_What is needed_: Filter the rows below, keeping every line that contains the word "nearest".

Some rows
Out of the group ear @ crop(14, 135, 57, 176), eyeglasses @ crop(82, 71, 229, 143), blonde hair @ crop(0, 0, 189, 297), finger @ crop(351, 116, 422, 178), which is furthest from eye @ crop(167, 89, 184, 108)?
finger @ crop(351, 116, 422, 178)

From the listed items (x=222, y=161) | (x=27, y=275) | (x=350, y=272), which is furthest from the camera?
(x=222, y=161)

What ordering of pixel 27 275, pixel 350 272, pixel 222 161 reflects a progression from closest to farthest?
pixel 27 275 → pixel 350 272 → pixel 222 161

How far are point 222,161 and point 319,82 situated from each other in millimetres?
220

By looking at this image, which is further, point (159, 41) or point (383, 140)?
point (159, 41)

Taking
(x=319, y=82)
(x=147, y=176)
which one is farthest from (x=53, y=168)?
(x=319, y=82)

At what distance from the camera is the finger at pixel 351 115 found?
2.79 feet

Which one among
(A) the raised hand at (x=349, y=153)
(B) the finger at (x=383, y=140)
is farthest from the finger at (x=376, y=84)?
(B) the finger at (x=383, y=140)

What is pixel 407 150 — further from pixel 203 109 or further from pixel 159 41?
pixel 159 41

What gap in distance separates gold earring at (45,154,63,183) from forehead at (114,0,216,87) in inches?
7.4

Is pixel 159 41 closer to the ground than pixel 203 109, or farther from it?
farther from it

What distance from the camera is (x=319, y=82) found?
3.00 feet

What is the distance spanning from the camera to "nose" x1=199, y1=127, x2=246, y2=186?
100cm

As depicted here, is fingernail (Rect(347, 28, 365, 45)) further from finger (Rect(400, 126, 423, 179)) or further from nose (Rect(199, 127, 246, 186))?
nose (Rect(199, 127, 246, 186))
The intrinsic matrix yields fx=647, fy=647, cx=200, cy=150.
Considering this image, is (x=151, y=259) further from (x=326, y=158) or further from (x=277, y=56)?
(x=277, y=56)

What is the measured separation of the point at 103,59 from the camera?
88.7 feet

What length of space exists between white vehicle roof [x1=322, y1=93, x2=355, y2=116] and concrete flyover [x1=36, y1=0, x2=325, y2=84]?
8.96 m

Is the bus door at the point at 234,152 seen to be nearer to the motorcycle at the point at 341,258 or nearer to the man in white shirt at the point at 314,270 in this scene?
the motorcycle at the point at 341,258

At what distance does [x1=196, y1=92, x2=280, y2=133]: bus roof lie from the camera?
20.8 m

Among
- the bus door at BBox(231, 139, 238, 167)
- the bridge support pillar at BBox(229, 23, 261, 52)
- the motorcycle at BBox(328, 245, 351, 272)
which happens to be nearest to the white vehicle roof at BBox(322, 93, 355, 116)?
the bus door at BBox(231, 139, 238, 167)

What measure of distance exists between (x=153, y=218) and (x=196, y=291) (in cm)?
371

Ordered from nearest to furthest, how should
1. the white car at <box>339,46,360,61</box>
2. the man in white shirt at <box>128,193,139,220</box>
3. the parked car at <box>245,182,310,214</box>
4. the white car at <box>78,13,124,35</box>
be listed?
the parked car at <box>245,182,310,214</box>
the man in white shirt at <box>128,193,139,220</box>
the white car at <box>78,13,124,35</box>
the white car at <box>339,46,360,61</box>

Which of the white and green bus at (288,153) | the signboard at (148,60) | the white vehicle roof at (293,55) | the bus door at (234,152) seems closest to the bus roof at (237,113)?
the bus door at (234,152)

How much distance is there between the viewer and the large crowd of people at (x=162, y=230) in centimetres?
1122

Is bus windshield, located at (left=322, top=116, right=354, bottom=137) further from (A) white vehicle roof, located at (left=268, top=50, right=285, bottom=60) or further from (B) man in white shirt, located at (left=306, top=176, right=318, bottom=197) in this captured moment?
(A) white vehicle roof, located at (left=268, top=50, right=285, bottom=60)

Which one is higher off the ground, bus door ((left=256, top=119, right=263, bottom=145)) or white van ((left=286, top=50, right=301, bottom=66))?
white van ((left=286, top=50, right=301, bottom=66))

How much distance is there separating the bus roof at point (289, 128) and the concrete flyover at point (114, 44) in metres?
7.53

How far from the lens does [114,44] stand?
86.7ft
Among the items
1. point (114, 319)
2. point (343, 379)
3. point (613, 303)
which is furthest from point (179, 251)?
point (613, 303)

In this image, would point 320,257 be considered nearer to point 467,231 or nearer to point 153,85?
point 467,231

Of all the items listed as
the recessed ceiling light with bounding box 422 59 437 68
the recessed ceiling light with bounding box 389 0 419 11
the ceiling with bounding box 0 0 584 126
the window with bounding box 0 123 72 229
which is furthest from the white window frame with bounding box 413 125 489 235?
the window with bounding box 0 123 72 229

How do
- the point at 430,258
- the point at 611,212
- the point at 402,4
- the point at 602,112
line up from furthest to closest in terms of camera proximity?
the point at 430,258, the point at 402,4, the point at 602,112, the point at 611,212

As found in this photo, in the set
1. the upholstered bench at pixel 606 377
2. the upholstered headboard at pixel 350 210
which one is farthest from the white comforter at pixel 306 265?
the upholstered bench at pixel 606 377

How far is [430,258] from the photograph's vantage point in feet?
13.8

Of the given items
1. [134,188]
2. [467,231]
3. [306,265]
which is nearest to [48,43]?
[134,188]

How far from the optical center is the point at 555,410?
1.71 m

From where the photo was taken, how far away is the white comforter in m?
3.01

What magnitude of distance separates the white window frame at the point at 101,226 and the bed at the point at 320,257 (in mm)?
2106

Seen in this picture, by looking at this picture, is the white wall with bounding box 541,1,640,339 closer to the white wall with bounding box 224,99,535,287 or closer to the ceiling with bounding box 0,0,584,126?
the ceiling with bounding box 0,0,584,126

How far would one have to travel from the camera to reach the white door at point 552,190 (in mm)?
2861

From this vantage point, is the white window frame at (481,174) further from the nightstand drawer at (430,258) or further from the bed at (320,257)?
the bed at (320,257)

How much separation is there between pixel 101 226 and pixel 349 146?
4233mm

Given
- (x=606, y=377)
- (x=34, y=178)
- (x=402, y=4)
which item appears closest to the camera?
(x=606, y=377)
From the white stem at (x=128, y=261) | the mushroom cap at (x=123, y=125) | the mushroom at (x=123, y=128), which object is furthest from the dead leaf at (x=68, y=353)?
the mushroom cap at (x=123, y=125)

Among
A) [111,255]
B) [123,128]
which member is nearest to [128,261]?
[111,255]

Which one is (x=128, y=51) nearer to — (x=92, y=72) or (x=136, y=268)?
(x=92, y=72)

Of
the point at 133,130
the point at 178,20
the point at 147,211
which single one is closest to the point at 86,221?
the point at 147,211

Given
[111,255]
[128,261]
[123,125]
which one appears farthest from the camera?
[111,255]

_Final result_:
which happens to be nearest to the white vehicle roof at BBox(322, 93, 355, 116)?
Ordered from nearest to furthest, how should
which is nearest to [48,43]?
which member is nearest to [128,261]?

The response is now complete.